Recent research by marketing firm Ello has found only one in five consumers believe that their bank values them as a customer.
The research polled opinion from over 2,000 customers across the UK and discovered a lack of loyalty or desire to be loyal to their banks amongst their respondents – with only 18% saying it pays to be loyal to their bank/finance provider and a quarter admitting they’re not loyal to their financial provider.
When quizzed on their decision to stick with a provider, the respondents cited good customer service and trust and reliability as having the biggest impact on their decision.

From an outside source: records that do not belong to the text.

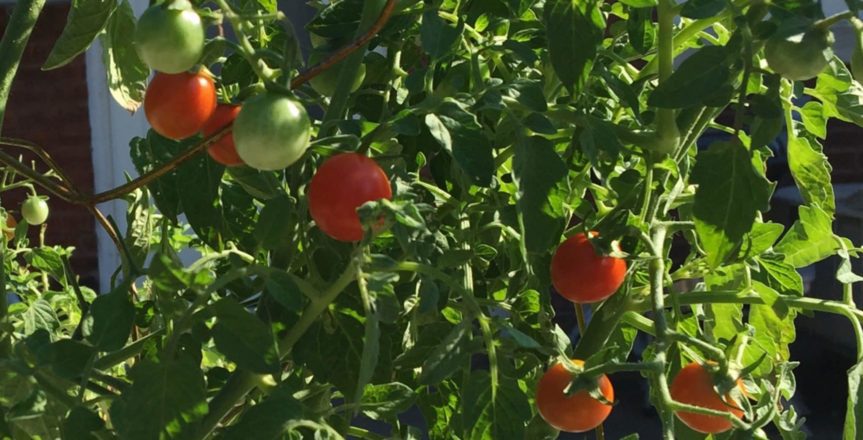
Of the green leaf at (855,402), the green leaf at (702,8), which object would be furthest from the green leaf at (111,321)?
the green leaf at (855,402)

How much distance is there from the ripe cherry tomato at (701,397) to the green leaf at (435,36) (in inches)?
9.0

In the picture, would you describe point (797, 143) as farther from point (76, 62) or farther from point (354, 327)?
point (76, 62)

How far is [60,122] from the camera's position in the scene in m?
3.26

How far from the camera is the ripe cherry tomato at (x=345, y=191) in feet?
1.57

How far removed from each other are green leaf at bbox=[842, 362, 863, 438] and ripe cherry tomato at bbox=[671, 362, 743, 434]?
0.09 metres

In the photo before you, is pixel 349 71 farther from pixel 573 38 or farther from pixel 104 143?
pixel 104 143

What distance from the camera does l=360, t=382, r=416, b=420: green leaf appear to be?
56 centimetres

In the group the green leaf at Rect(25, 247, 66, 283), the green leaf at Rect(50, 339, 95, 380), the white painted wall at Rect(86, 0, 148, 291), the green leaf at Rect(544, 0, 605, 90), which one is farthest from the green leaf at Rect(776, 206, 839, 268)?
the white painted wall at Rect(86, 0, 148, 291)

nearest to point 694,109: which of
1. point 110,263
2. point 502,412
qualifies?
point 502,412

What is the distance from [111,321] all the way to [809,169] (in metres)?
0.46

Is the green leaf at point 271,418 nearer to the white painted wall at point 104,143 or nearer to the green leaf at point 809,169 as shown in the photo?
the green leaf at point 809,169

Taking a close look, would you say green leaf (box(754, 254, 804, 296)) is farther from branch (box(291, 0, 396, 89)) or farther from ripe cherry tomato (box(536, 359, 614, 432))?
branch (box(291, 0, 396, 89))

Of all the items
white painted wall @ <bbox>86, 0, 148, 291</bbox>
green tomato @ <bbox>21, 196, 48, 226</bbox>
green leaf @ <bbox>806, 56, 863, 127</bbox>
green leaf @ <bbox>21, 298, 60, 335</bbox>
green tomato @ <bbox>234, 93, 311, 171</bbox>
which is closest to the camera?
green tomato @ <bbox>234, 93, 311, 171</bbox>

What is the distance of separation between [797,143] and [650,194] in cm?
14
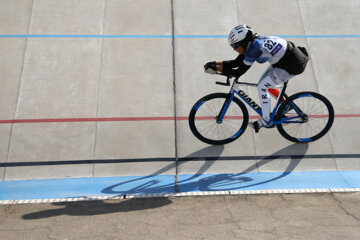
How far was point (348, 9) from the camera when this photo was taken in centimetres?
892

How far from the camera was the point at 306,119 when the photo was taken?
602cm

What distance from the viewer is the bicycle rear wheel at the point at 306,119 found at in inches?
235

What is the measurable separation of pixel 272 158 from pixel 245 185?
883mm

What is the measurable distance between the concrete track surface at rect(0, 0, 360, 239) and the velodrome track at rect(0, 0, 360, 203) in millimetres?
24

The study found that over a 12-month period, the average UK consumers spends around £140 on banking/financial services. Customers were identified to be loyal to their provider for around seven years and less than half – 40% – said they have been a customer with their bank for over 10 years.

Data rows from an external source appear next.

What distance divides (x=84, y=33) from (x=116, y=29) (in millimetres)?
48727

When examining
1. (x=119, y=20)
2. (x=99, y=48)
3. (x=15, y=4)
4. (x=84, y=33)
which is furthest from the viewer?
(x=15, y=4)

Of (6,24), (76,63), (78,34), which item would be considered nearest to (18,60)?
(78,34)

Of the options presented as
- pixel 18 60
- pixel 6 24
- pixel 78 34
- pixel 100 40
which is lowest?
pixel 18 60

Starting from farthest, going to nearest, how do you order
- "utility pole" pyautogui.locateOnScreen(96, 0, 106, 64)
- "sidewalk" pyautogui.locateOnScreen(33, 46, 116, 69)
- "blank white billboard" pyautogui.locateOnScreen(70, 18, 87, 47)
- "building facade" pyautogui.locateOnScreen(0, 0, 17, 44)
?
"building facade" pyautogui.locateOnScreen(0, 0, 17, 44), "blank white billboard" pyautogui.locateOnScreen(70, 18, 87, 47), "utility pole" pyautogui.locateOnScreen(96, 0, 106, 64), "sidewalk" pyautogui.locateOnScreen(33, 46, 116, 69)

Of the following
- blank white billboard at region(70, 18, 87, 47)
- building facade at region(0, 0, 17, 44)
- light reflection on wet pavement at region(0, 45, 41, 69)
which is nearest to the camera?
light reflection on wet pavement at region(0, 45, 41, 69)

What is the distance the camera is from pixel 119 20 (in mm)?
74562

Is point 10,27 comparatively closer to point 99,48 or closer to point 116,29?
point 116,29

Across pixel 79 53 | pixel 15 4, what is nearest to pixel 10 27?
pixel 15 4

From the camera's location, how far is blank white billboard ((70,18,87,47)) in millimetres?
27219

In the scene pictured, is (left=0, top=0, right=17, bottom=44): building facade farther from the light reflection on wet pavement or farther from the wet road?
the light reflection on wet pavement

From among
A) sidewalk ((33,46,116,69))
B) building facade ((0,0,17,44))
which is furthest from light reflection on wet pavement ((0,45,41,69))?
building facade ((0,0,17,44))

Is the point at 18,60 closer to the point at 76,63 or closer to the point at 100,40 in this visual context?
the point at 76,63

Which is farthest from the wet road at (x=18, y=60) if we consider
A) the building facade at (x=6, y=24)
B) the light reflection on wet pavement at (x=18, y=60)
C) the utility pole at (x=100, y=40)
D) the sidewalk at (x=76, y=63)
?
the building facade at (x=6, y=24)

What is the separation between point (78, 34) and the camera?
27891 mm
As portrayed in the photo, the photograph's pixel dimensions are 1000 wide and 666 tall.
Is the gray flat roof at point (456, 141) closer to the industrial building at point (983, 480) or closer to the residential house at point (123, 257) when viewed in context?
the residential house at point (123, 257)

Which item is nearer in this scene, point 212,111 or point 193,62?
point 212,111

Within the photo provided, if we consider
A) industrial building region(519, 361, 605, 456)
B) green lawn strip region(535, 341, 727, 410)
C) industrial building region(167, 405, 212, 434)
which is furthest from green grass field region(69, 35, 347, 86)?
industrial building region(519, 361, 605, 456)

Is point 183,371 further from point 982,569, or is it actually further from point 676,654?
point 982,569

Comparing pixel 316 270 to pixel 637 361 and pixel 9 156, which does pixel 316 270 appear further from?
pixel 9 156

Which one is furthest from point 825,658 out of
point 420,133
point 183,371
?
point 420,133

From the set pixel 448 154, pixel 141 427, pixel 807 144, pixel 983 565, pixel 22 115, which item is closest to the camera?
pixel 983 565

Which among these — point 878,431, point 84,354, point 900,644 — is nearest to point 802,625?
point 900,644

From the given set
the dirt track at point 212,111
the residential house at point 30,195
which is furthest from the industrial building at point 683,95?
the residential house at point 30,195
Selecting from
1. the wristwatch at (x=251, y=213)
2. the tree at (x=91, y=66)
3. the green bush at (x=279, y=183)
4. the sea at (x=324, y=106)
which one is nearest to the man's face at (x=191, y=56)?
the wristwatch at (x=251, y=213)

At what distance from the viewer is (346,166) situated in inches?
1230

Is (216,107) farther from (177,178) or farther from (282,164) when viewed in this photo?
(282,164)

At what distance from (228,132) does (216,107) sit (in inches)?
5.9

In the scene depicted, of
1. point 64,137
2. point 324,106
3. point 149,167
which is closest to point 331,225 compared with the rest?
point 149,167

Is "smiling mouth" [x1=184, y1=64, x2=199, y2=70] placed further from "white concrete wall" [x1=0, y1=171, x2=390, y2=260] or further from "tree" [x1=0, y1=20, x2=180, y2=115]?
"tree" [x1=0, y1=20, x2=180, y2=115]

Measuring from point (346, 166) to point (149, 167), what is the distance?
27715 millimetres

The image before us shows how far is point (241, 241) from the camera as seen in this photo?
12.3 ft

A key finding during the research was that consumers are becoming increasingly conscious of who they bank with. For example, 60% of consumers admitted bad interactions impact their loyalty to a brand and often result in them cutting ties, while half of respondents would pay a brand more for a product or service over their competitors if they trusted them and saw them as reliable. Elsewhere, 24% of consumers said they would leave a brand if they found out they mistreated employees.
There is also a desire on the part of consumers for their banks to offer them more perks. Up to 25% said they wish their bank offered them more perks, with another 25% confirmed they’re rarely offered any perks and 6% stating they’re often offered perks from their bank.

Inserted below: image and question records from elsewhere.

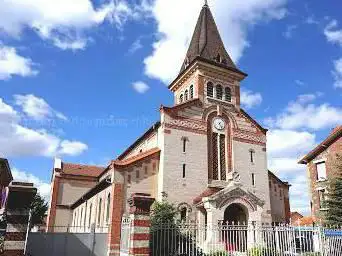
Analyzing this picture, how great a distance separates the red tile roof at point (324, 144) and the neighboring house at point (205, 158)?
3156 millimetres

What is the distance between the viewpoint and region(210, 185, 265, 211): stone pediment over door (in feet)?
74.2

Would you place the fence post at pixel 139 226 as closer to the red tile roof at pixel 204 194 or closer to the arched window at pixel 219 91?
the red tile roof at pixel 204 194

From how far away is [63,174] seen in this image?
40.3 meters

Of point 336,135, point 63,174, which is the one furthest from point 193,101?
point 63,174

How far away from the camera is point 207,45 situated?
3108 cm

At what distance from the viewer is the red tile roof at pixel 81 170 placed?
41.5 meters

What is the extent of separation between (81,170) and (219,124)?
2209cm

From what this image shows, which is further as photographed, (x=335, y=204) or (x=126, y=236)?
(x=335, y=204)

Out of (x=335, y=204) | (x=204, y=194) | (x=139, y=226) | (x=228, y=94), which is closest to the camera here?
A: (x=139, y=226)

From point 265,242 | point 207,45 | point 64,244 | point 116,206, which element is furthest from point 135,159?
point 207,45

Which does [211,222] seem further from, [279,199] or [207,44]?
[207,44]

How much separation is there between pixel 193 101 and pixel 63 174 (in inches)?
840

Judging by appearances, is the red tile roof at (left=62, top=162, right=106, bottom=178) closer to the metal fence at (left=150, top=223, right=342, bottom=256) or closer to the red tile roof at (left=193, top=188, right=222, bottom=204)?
the red tile roof at (left=193, top=188, right=222, bottom=204)

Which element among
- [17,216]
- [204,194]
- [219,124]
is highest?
[219,124]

The research found that ranked in order of importance, the factors that are likely to result in increased spend on banking are good customer service, reliable/good quality product/service, trust in the brand or business, a loyalty scheme, ethical business practices, receiving regular offers, brand values aligning with their values, the business giving back to charities/communities and more engaging, personalised and localised marketing.
Ello managing director Michael Kalli said, “As a result of countless new innovations in recent times, loyalty is getting more and more difficult for banks to hold onto, as customers look to make the most of new offerings and diversify where they put their money. With this only set to accelerate over the coming years as fintech continues to thrive, financial services firms would be wise to assess their customer experience and loyalty strategies now, and get ahead before it’s too late.
We’re anticipating the banking/finance sector to innovate considerably over the next few years. With this will come increased competition, making it more crucial than ever before for those in the industry to be focusing on ramping up their customer retention strategies. Advances in technologies – notably AI and machine learning – are going to make personalisation a breeze, but it’s how financial service providers use this data that will make all the difference.
“Building trust and making customers feel valued with bespoke rewards, while offering great service and reliable products are the key factors that will instil long-term loyalty. We’re confident the next few years will bring with them a huge range of opportunities for bankers/financiers to build huge gains on the loyalty front, but it’ll be interesting to see who utilises the tools available effectively.”
A recent report published by Temenos has found four in five bankers believe financial institutions will look to discern themselves on customer experience rather than products or services.